*INSTRUCTIONS TO FOLLOW*: Copy the Graphican report from the words "The campaign ran" through the words "it, Symantec said.", using "APT15" in place of "Flea" each time it appears.

*PAGE EXTRACT*:
An advanced persistent threat (APT) group named Flea has been carrying out attacks against foreign affairs ministries in North and South America using a new backdoor called Graphican, according to a report by the Symantec Threat Hunter Team.
The campaign ran from late 2022 into early 2023. It also targeted a government finance department in a country in the Americas and a corporation that sells products in Central and South America. There was also one victim based in a European country, according to the report.
Flea, also known as APT15 and Nickel, is widely believed to be a China-sponsored APT group and has a track record of homing in on government targets, diplomatic missions, and embassies, likely for intelligence-gathering purposes, Symantec said.
Graphican evolved from the Flea backdoor Ketrican, which was based on a previous malware — BS2005. The similarities in functionality between Graphican and Ketrican indicate that the group is not very concerned about having activity attributed to it, Symantec said.

*RECORDS*:

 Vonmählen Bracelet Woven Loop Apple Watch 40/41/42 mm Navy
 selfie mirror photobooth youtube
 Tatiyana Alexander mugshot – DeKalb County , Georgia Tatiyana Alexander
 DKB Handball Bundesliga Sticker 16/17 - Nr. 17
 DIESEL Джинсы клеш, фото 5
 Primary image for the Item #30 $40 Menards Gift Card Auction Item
==
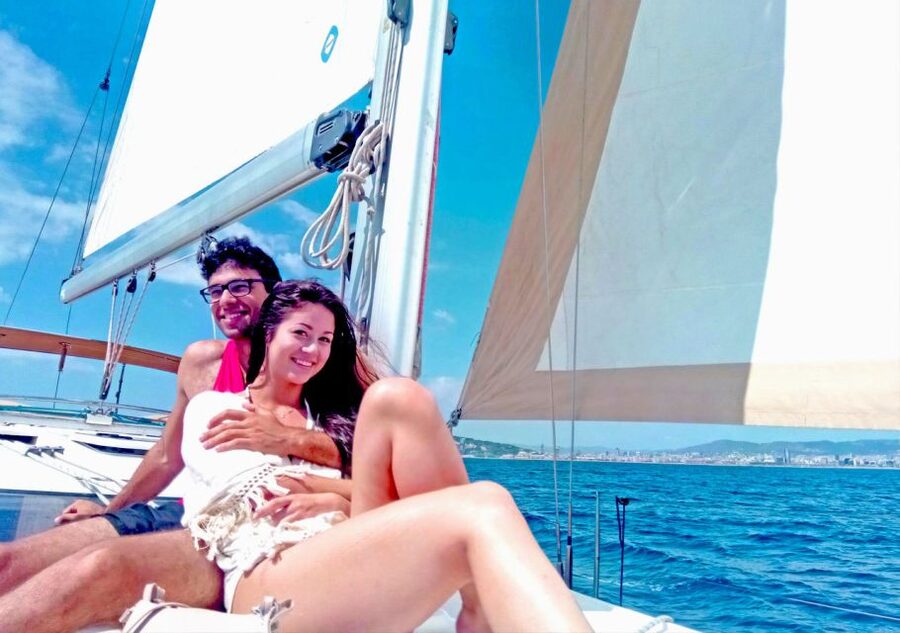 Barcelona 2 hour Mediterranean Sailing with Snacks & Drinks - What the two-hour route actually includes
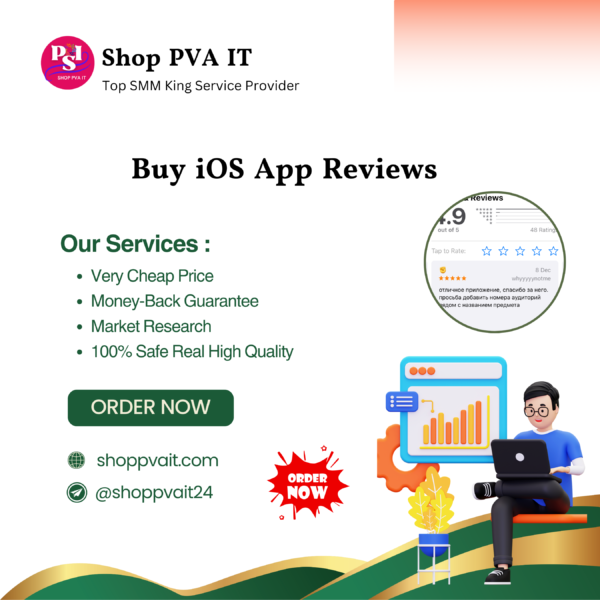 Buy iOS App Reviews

*OUTPUT FOR THIS TASK*:
The campaign ran from late 2022 into early 2023. It also targeted a government finance department in a country in the Americas and a corporation that sells products in Central and South America. There was also one victim based in a European country, according to the report.
APT15, also known as APT15 and Nickel, is widely believed to be a China-sponsored APT group and has a track record of homing in on government targets, diplomatic missions, and embassies, likely for intelligence-gathering purposes, Symantec said.
Graphican evolved from the APT15 backdoor Ketrican, which was based on a previous malware — BS2005. The similarities in functionality between Graphican and Ketrican indicate that the group is not very concerned about having activity attributed to it, Symantec said.